How do our ancestors’ homes and histories haunt us? Author Jennifer Bowering Delisle investigates this theme in her moving and fragmented approach to her family history. The Bosun Chair is a lyrical exploration of Bowering Delisle’s ancestors that draws together memoir, poetry, photographs, interviews, and historical documents to create a love letter to Newfoundland and its people. From shipwrecks and wars to resettlement and labour movements, this diverse book collects the lore of the author’s family and their home province.
Born and currently residing in Edmonton, Bowering Delisle has a doctorate in English from the University of British Columbia and previously wrote another book on her ancestral homeland called The Newfoundland Diaspora: Mapping the Literature of Out-Migration. Both books deal with the economic motivations behind the migration of many Newfoundlanders and how it continues to affect those displaced people and their children.

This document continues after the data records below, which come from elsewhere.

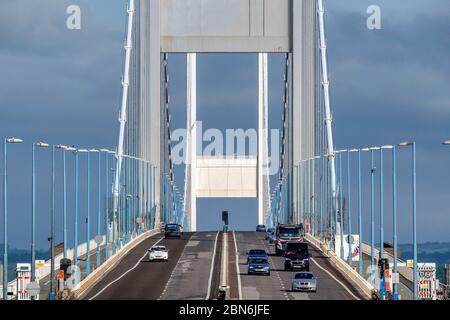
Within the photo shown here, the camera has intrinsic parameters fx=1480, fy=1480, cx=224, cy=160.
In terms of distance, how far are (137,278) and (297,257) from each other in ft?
45.1

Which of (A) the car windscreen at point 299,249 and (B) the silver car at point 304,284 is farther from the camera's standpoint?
(A) the car windscreen at point 299,249

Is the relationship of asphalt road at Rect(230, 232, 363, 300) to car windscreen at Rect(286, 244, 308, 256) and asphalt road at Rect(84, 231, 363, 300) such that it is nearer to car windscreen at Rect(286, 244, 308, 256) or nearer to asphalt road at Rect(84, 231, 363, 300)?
asphalt road at Rect(84, 231, 363, 300)

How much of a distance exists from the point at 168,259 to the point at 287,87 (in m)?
60.0

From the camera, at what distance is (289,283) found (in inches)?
3440

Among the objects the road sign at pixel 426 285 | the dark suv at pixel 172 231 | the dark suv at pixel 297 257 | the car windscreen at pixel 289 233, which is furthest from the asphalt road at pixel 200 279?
the dark suv at pixel 172 231

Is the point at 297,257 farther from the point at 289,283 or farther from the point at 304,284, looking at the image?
the point at 304,284

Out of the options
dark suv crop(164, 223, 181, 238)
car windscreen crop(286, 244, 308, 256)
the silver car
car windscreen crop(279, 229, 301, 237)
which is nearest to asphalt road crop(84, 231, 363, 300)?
the silver car

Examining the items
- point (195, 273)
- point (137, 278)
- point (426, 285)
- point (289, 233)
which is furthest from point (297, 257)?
point (426, 285)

Anyone who’s missing this eastern province or their own home may feel a deep connection to this memoir and the themes at the heart of its story. And like the titular object—a bosun chair is a short plank attached to a rope that would raise a worker high up on a ship—readers will feel suspended above Bowering Delisle’s narrative, the perfect vantage point to the stirring pieces contained within. And do not fear: the author’s delicate language will have you feeling comfortable as you swing from moment to moment and piece together her myriad stories.